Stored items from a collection
## start
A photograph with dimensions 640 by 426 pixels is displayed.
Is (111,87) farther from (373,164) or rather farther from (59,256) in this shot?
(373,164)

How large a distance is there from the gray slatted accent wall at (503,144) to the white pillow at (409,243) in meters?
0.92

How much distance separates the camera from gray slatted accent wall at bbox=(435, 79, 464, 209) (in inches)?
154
## end
▶ GIVEN REQUEST: Rewrite every line of these rows as a Markdown table with the columns No. and Line, numbering the lines in order and leaving out blank ones.

▶ EXERCISE ANSWER:
| No. | Line |
|---|---|
| 1 | A photograph with dimensions 640 by 426 pixels is displayed. |
| 2 | Is (111,87) farther from (373,164) or rather farther from (59,256) in this shot? |
| 3 | (373,164) |
| 4 | How large a distance is there from the gray slatted accent wall at (503,144) to the white pillow at (409,243) in meters? |
| 5 | 0.92 |
| 6 | How much distance separates the camera from gray slatted accent wall at bbox=(435, 79, 464, 209) (in inches)? |
| 7 | 154 |